* start EXCERPTED TEXT *

Kari ayam is a great way to mix up your curry repertoire. It's kind of like Indian but not really. What it is is sure to please.
Course Main Course
Cuisine Malaysian
Keyword kari ayam, malaysian chicken curry
Prep Time 20 minutes
Cook Time 50 minutes
Servings 4
Calories 737kcal
Author romain | glebekitchen


malaysian curry chicken

  • 8 chicken thighs or a mix of drumsticks and thighs
  • 1 star anise
  • 2 inch cinnamon bark (cassia)
  • 2 potatoes coarsely chopped (yukon gold works well)
  • 1 stalk lemongrass
  • 5 sprigs fresh curry leaves (leaves removed from stems, stems discarded)
  • 2 tbsp fish sauce
  • 2 cups coconut milk
  • 4 tbsp neutral oil (e.g. vegetable or corn oil)

* end EXCERPTED TEXT *
* start GIVEN DATA *

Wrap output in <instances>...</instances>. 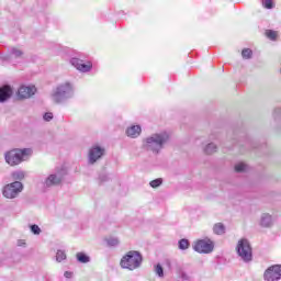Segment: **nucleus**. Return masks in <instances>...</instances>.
Masks as SVG:
<instances>
[{
	"mask_svg": "<svg viewBox=\"0 0 281 281\" xmlns=\"http://www.w3.org/2000/svg\"><path fill=\"white\" fill-rule=\"evenodd\" d=\"M142 254L136 250H130L124 255L120 261L122 269H128V271H135L142 266Z\"/></svg>",
	"mask_w": 281,
	"mask_h": 281,
	"instance_id": "nucleus-1",
	"label": "nucleus"
},
{
	"mask_svg": "<svg viewBox=\"0 0 281 281\" xmlns=\"http://www.w3.org/2000/svg\"><path fill=\"white\" fill-rule=\"evenodd\" d=\"M32 150L30 148L24 149H11L4 154V159L9 166H19L25 161V157H30Z\"/></svg>",
	"mask_w": 281,
	"mask_h": 281,
	"instance_id": "nucleus-2",
	"label": "nucleus"
},
{
	"mask_svg": "<svg viewBox=\"0 0 281 281\" xmlns=\"http://www.w3.org/2000/svg\"><path fill=\"white\" fill-rule=\"evenodd\" d=\"M168 139H170L168 133L154 134L153 136L146 138L145 148H147V150H151L153 153H159Z\"/></svg>",
	"mask_w": 281,
	"mask_h": 281,
	"instance_id": "nucleus-3",
	"label": "nucleus"
},
{
	"mask_svg": "<svg viewBox=\"0 0 281 281\" xmlns=\"http://www.w3.org/2000/svg\"><path fill=\"white\" fill-rule=\"evenodd\" d=\"M236 251L238 256L244 260V262H251V258H254V254L251 250V245L247 239H240L236 246Z\"/></svg>",
	"mask_w": 281,
	"mask_h": 281,
	"instance_id": "nucleus-4",
	"label": "nucleus"
},
{
	"mask_svg": "<svg viewBox=\"0 0 281 281\" xmlns=\"http://www.w3.org/2000/svg\"><path fill=\"white\" fill-rule=\"evenodd\" d=\"M20 192H23V183H21L20 181H15L7 184L3 188L2 194L5 199H16Z\"/></svg>",
	"mask_w": 281,
	"mask_h": 281,
	"instance_id": "nucleus-5",
	"label": "nucleus"
},
{
	"mask_svg": "<svg viewBox=\"0 0 281 281\" xmlns=\"http://www.w3.org/2000/svg\"><path fill=\"white\" fill-rule=\"evenodd\" d=\"M198 254H212L214 251V241L211 239H199L193 245Z\"/></svg>",
	"mask_w": 281,
	"mask_h": 281,
	"instance_id": "nucleus-6",
	"label": "nucleus"
},
{
	"mask_svg": "<svg viewBox=\"0 0 281 281\" xmlns=\"http://www.w3.org/2000/svg\"><path fill=\"white\" fill-rule=\"evenodd\" d=\"M72 88L70 83H64L59 86L53 94L54 102H60L63 98L71 93Z\"/></svg>",
	"mask_w": 281,
	"mask_h": 281,
	"instance_id": "nucleus-7",
	"label": "nucleus"
},
{
	"mask_svg": "<svg viewBox=\"0 0 281 281\" xmlns=\"http://www.w3.org/2000/svg\"><path fill=\"white\" fill-rule=\"evenodd\" d=\"M266 281H278L281 279V266L269 267L263 274Z\"/></svg>",
	"mask_w": 281,
	"mask_h": 281,
	"instance_id": "nucleus-8",
	"label": "nucleus"
},
{
	"mask_svg": "<svg viewBox=\"0 0 281 281\" xmlns=\"http://www.w3.org/2000/svg\"><path fill=\"white\" fill-rule=\"evenodd\" d=\"M70 63L72 67H76L78 71H82L83 74L87 71H91L93 67V64H91V61H87L86 64H82V60L79 58H72Z\"/></svg>",
	"mask_w": 281,
	"mask_h": 281,
	"instance_id": "nucleus-9",
	"label": "nucleus"
},
{
	"mask_svg": "<svg viewBox=\"0 0 281 281\" xmlns=\"http://www.w3.org/2000/svg\"><path fill=\"white\" fill-rule=\"evenodd\" d=\"M36 93V87H26L21 86L18 90V97L20 100H27V98H32Z\"/></svg>",
	"mask_w": 281,
	"mask_h": 281,
	"instance_id": "nucleus-10",
	"label": "nucleus"
},
{
	"mask_svg": "<svg viewBox=\"0 0 281 281\" xmlns=\"http://www.w3.org/2000/svg\"><path fill=\"white\" fill-rule=\"evenodd\" d=\"M104 155V148L100 146H94L89 150V161L90 164H95Z\"/></svg>",
	"mask_w": 281,
	"mask_h": 281,
	"instance_id": "nucleus-11",
	"label": "nucleus"
},
{
	"mask_svg": "<svg viewBox=\"0 0 281 281\" xmlns=\"http://www.w3.org/2000/svg\"><path fill=\"white\" fill-rule=\"evenodd\" d=\"M12 97V88L10 86H4L0 88V102H5V100Z\"/></svg>",
	"mask_w": 281,
	"mask_h": 281,
	"instance_id": "nucleus-12",
	"label": "nucleus"
},
{
	"mask_svg": "<svg viewBox=\"0 0 281 281\" xmlns=\"http://www.w3.org/2000/svg\"><path fill=\"white\" fill-rule=\"evenodd\" d=\"M142 133V127L139 125H133L126 130L127 137H139V134Z\"/></svg>",
	"mask_w": 281,
	"mask_h": 281,
	"instance_id": "nucleus-13",
	"label": "nucleus"
},
{
	"mask_svg": "<svg viewBox=\"0 0 281 281\" xmlns=\"http://www.w3.org/2000/svg\"><path fill=\"white\" fill-rule=\"evenodd\" d=\"M60 181H63L61 178L57 177L56 175H50L46 179L45 183L48 188H50V186H58Z\"/></svg>",
	"mask_w": 281,
	"mask_h": 281,
	"instance_id": "nucleus-14",
	"label": "nucleus"
},
{
	"mask_svg": "<svg viewBox=\"0 0 281 281\" xmlns=\"http://www.w3.org/2000/svg\"><path fill=\"white\" fill-rule=\"evenodd\" d=\"M213 232H214V234H217L218 236L225 234V225H223V223H216L213 226Z\"/></svg>",
	"mask_w": 281,
	"mask_h": 281,
	"instance_id": "nucleus-15",
	"label": "nucleus"
},
{
	"mask_svg": "<svg viewBox=\"0 0 281 281\" xmlns=\"http://www.w3.org/2000/svg\"><path fill=\"white\" fill-rule=\"evenodd\" d=\"M265 34L270 41H278V31L266 30Z\"/></svg>",
	"mask_w": 281,
	"mask_h": 281,
	"instance_id": "nucleus-16",
	"label": "nucleus"
},
{
	"mask_svg": "<svg viewBox=\"0 0 281 281\" xmlns=\"http://www.w3.org/2000/svg\"><path fill=\"white\" fill-rule=\"evenodd\" d=\"M78 262L87 263L89 262L90 258L85 252H78L77 255Z\"/></svg>",
	"mask_w": 281,
	"mask_h": 281,
	"instance_id": "nucleus-17",
	"label": "nucleus"
},
{
	"mask_svg": "<svg viewBox=\"0 0 281 281\" xmlns=\"http://www.w3.org/2000/svg\"><path fill=\"white\" fill-rule=\"evenodd\" d=\"M178 247L181 250H186L190 248V241L188 239H180L178 243Z\"/></svg>",
	"mask_w": 281,
	"mask_h": 281,
	"instance_id": "nucleus-18",
	"label": "nucleus"
},
{
	"mask_svg": "<svg viewBox=\"0 0 281 281\" xmlns=\"http://www.w3.org/2000/svg\"><path fill=\"white\" fill-rule=\"evenodd\" d=\"M261 225H262V227H270L271 226V216L270 215H265L261 218Z\"/></svg>",
	"mask_w": 281,
	"mask_h": 281,
	"instance_id": "nucleus-19",
	"label": "nucleus"
},
{
	"mask_svg": "<svg viewBox=\"0 0 281 281\" xmlns=\"http://www.w3.org/2000/svg\"><path fill=\"white\" fill-rule=\"evenodd\" d=\"M241 56L245 59H249V58H251V56H254V52H251V49H249V48H244L241 50Z\"/></svg>",
	"mask_w": 281,
	"mask_h": 281,
	"instance_id": "nucleus-20",
	"label": "nucleus"
},
{
	"mask_svg": "<svg viewBox=\"0 0 281 281\" xmlns=\"http://www.w3.org/2000/svg\"><path fill=\"white\" fill-rule=\"evenodd\" d=\"M216 153V147L214 144H209L205 148V154L206 155H214Z\"/></svg>",
	"mask_w": 281,
	"mask_h": 281,
	"instance_id": "nucleus-21",
	"label": "nucleus"
},
{
	"mask_svg": "<svg viewBox=\"0 0 281 281\" xmlns=\"http://www.w3.org/2000/svg\"><path fill=\"white\" fill-rule=\"evenodd\" d=\"M162 183H164V180L161 178H158V179L151 180L149 182V186L151 188H159V186H161Z\"/></svg>",
	"mask_w": 281,
	"mask_h": 281,
	"instance_id": "nucleus-22",
	"label": "nucleus"
},
{
	"mask_svg": "<svg viewBox=\"0 0 281 281\" xmlns=\"http://www.w3.org/2000/svg\"><path fill=\"white\" fill-rule=\"evenodd\" d=\"M67 255L63 250H58L56 255L57 262H63V260H66Z\"/></svg>",
	"mask_w": 281,
	"mask_h": 281,
	"instance_id": "nucleus-23",
	"label": "nucleus"
},
{
	"mask_svg": "<svg viewBox=\"0 0 281 281\" xmlns=\"http://www.w3.org/2000/svg\"><path fill=\"white\" fill-rule=\"evenodd\" d=\"M155 273L156 276H159V278H164V268L161 265L158 263L155 266Z\"/></svg>",
	"mask_w": 281,
	"mask_h": 281,
	"instance_id": "nucleus-24",
	"label": "nucleus"
},
{
	"mask_svg": "<svg viewBox=\"0 0 281 281\" xmlns=\"http://www.w3.org/2000/svg\"><path fill=\"white\" fill-rule=\"evenodd\" d=\"M262 7L266 10H271L273 8V0H262Z\"/></svg>",
	"mask_w": 281,
	"mask_h": 281,
	"instance_id": "nucleus-25",
	"label": "nucleus"
},
{
	"mask_svg": "<svg viewBox=\"0 0 281 281\" xmlns=\"http://www.w3.org/2000/svg\"><path fill=\"white\" fill-rule=\"evenodd\" d=\"M246 169H247V165L243 162L235 166V172H245Z\"/></svg>",
	"mask_w": 281,
	"mask_h": 281,
	"instance_id": "nucleus-26",
	"label": "nucleus"
},
{
	"mask_svg": "<svg viewBox=\"0 0 281 281\" xmlns=\"http://www.w3.org/2000/svg\"><path fill=\"white\" fill-rule=\"evenodd\" d=\"M31 232L35 235L41 234V227H38V225L34 224L31 226Z\"/></svg>",
	"mask_w": 281,
	"mask_h": 281,
	"instance_id": "nucleus-27",
	"label": "nucleus"
},
{
	"mask_svg": "<svg viewBox=\"0 0 281 281\" xmlns=\"http://www.w3.org/2000/svg\"><path fill=\"white\" fill-rule=\"evenodd\" d=\"M45 122H50V120H54V114L52 112H46L44 114Z\"/></svg>",
	"mask_w": 281,
	"mask_h": 281,
	"instance_id": "nucleus-28",
	"label": "nucleus"
},
{
	"mask_svg": "<svg viewBox=\"0 0 281 281\" xmlns=\"http://www.w3.org/2000/svg\"><path fill=\"white\" fill-rule=\"evenodd\" d=\"M23 177H25L23 175V172H15V173H13V179H23Z\"/></svg>",
	"mask_w": 281,
	"mask_h": 281,
	"instance_id": "nucleus-29",
	"label": "nucleus"
},
{
	"mask_svg": "<svg viewBox=\"0 0 281 281\" xmlns=\"http://www.w3.org/2000/svg\"><path fill=\"white\" fill-rule=\"evenodd\" d=\"M64 276H65V278H71L72 273L69 272V271H66V272L64 273Z\"/></svg>",
	"mask_w": 281,
	"mask_h": 281,
	"instance_id": "nucleus-30",
	"label": "nucleus"
},
{
	"mask_svg": "<svg viewBox=\"0 0 281 281\" xmlns=\"http://www.w3.org/2000/svg\"><path fill=\"white\" fill-rule=\"evenodd\" d=\"M18 245H19V247H23V245H25V241L19 240Z\"/></svg>",
	"mask_w": 281,
	"mask_h": 281,
	"instance_id": "nucleus-31",
	"label": "nucleus"
}]
</instances>
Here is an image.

* end GIVEN DATA *

(PROMPT A) How much coconut milk does the kari ayam recipe call for?
(PROMPT B) Condense the paragraph of the kari ayam recipe that opens "Kari ayam is a great way" into one sentence, keeping its main points.
(PROMPT C) Carry the kari ayam recipe on from its last line.

(TASK ANSWER A) 2 cups.

(TASK ANSWER B) Kari ayam, which is somewhat like Indian curry but not really, is a great way to vary your curry repertoire and is sure to please.

(TASK ANSWER C)
curry paste

  • 3 large shallots
  • 4 cloves garlic
  • 2 inch ginger root
  • 5 tbsp malaysian curry powder
  • 0-2 tsp kashmiri chili powder depending on your spice tolerance (see note)
  • 3 tbsp neutral oil plus enough water to puree the paste


Make the curry paste

  • Combine the shallots, ginger, garlic, Malaysian curry powder, kashmiri chili powder and oil in a blender.
  • Add a couple tablespoons of water. Puree. If it won't go add more water a tablespoon at a time until it does. In my blender it takes around 5 tablespoons of water. Every blender is different.

Cook your potatoes

  • Cook the potatoes in salted water until just barely done. They will cook a little longer in the curry. Reserve one cup of the cooking water. Set the potatoes aside.

Malaysian curry chicken

  • Heat the remaining 4 tablespoons of oil in a pot large enough to hold the final curry over medium low heat. When the oil is hot add the cinnamon and star anise. Let cook for 15-20 seconds.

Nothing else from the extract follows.